2 posts tagged “judgement”
On Judgement Day our attempts to be religious will testify against us. They'll seek to gobble us up; so we need to defang them in this lifetime.
A holy book may tell believers to compel unbelievers to believe, and to kill them if they refuse to believe. Notwithstanding the the fact that you can't really force someone to believe something, believers may obediently drench whole empires in blood trying to fulfill the command. And you know what God will say to them on Judgement Day?
He'll say, ‘How hard, exactly, did you work to make people believe before resorting to the sword? How winsome did you make yourself? Did you intoxicate the whole world with your kindness and generosity? How much did you contribute to culture and architecture and science and wisdom and world peace and tolerance and community and laughter before you thought, “Enough of that. These people won’t listen. Let’s decapitate them”? Did you go as far as you could possibly go before you picked up your sword?’
The answer, of course, will have to be no. You can never go far enough.
God will continue: ‘So you had the effrontery to kill people who I created, who I made myself, because you found it too taxing to win them over with your goodness and reasonableness and creativity?’
The believers will be miffed. ‘You said we could kill, Lord.’
‘I fixed an impossible precondition to your lust for violence.’
‘How were we to know?’
‘Didn't get the hint when I said that I am love? When I said I am all-merciful?’
‘You tricked us, Lord.’
‘I tricked the evil in you to come out of hiding and show itself.’

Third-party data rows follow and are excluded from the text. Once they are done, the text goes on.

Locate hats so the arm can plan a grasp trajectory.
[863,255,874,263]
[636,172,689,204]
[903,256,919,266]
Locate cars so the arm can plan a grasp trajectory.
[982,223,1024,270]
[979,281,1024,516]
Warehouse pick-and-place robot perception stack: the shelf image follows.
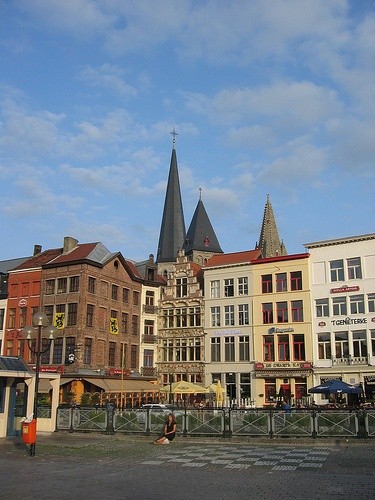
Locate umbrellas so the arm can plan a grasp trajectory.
[308,380,362,408]
[159,381,210,393]
[206,384,226,393]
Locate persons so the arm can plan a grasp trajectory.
[118,399,375,413]
[152,413,177,445]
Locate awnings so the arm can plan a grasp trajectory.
[16,378,74,393]
[82,378,159,393]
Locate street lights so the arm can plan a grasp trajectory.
[22,311,59,457]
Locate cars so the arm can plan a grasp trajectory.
[135,404,190,424]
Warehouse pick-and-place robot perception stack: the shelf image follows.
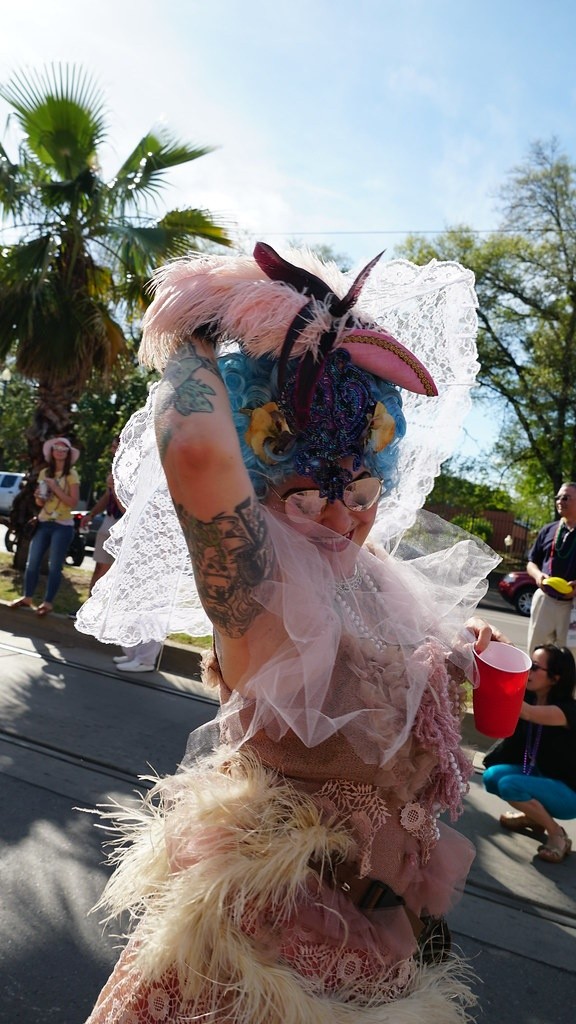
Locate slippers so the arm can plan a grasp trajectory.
[34,606,54,616]
[8,599,30,607]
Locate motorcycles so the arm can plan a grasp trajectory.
[5,513,86,566]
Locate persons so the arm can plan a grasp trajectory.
[524,481,575,652]
[483,644,576,862]
[73,247,572,1024]
[10,437,126,613]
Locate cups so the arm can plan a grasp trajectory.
[472,641,532,738]
[35,480,48,501]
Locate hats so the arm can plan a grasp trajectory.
[72,240,482,647]
[42,438,80,465]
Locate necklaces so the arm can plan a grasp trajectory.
[43,476,67,515]
[329,559,403,654]
[522,724,543,777]
[548,517,564,575]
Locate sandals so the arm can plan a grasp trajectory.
[537,826,572,861]
[500,811,543,832]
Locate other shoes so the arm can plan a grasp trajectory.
[68,611,77,619]
[117,659,155,673]
[113,655,129,663]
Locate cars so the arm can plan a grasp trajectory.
[500,572,538,618]
[71,510,107,548]
[0,471,29,515]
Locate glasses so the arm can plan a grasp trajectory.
[531,663,550,673]
[52,445,69,452]
[554,495,574,502]
[268,457,384,524]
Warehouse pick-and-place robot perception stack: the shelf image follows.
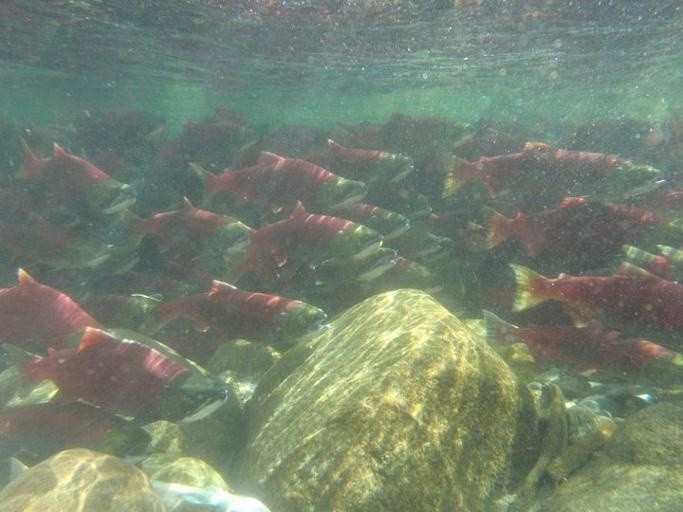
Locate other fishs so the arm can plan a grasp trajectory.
[0,403,151,457]
[0,110,682,377]
[0,326,228,430]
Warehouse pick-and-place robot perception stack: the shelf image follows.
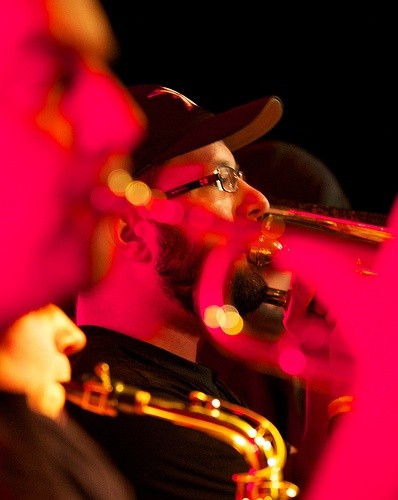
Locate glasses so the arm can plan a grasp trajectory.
[155,165,246,199]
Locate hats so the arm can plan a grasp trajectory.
[123,85,283,178]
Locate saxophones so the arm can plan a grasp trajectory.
[249,207,395,430]
[64,360,302,500]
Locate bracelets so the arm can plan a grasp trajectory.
[328,395,353,417]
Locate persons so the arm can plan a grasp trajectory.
[61,88,353,500]
[0,0,398,500]
[231,142,348,309]
[0,304,87,418]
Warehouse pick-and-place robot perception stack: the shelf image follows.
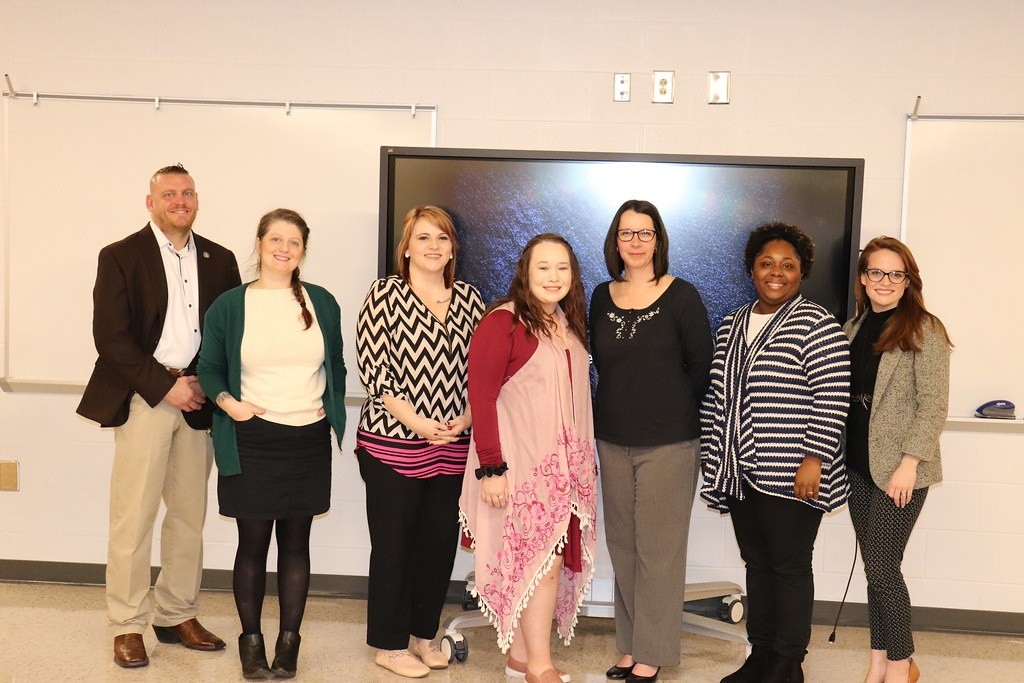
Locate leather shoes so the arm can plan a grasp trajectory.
[151,617,226,650]
[114,633,149,667]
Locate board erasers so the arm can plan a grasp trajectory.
[974,400,1017,419]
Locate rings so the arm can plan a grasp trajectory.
[808,492,814,494]
[499,496,503,499]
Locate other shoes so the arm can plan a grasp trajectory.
[375,648,430,678]
[504,655,571,683]
[626,663,660,683]
[523,665,564,683]
[605,662,636,679]
[412,637,448,669]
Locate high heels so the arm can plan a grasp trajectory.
[907,657,920,683]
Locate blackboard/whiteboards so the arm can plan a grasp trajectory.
[1,92,437,408]
[898,114,1023,426]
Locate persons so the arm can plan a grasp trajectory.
[456,232,602,683]
[77,162,242,669]
[843,238,953,683]
[587,199,714,683]
[698,224,854,683]
[353,206,487,681]
[194,211,348,683]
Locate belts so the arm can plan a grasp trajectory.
[166,367,187,377]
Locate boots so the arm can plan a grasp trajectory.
[238,631,270,678]
[718,648,805,683]
[271,630,302,677]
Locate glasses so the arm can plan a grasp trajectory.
[617,229,657,242]
[864,267,908,284]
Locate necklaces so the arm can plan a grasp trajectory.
[436,292,452,305]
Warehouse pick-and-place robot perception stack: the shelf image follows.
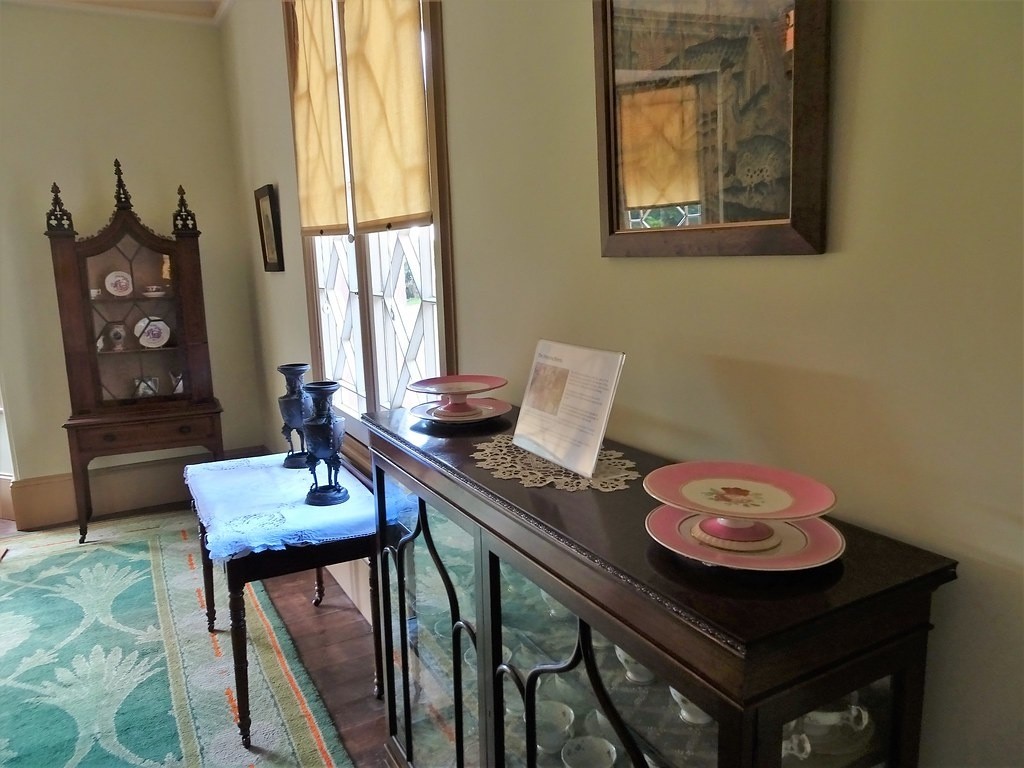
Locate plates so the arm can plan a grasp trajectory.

That's the kind of conversation you'll hear on Judgement Day.
Is there a chance that you might be in need of mercy on that day? If so, in the days leading up to that day, it's best to err on the side of mercy. That's how you defang your religion.
In biblical theology, there are no big or little sins. ‘Everything that does not proceed from faith is sin,’ Paul tells the Romans. This attitude towards sin scandalised the Pharisees, and it continues to scandalise many Christians today. A while back, a new law was proposed according to which hoteliers and owners of guest houses (etc.) could not discriminate against homosexuals by refusing to let them stay in their accommodation. Some Christians objected to this law, on the grounds that it would require them to violate their religious convictions. But this is a dangerous place to stand; it has a whiff of brimstone about it. Singling out one particular kind of person as ‘especially’ sinful is precisely the kind of thing that made Jesus’s blood boil. (In Jesus’s time it was prostitutes and tax collectors, two kinds of people whose company Jesus much preferred to that of their self-righteous detractors.) If it is true that ‘everything that does not proceed from faith is sin’, then hoteliers should refuse to let anyone stay in their rooms who does not demonstrate some requisite level of faith, lest these sinners use the room to sinfully watch television, shower, make coffee, and so on – a veritable catalogue of vileness! Presumably, most if not all of the people who objected to this anti-discrimination law thought they were doing the right thing. Some may even have spared a thought for how hurtful their opinions must have been to gay people, who are, I imagine, pretty sick of being treated as moral deviants for dispositions and activities that, if consensual, contravene no non-religious, non-tribal ethical standard - and which only contravene biblical standards according to certain interpretations (that's a different topic entirely). But all such Christians should be aware that singling out certain ‘others’ as exemplars of sin puts them firmly in the same camp as the Pharisee in the parable of the Pharisee and the publican. In case anyone needs reminding, the Pharisee wasn’t the one who left the temple justified in the eyes of God.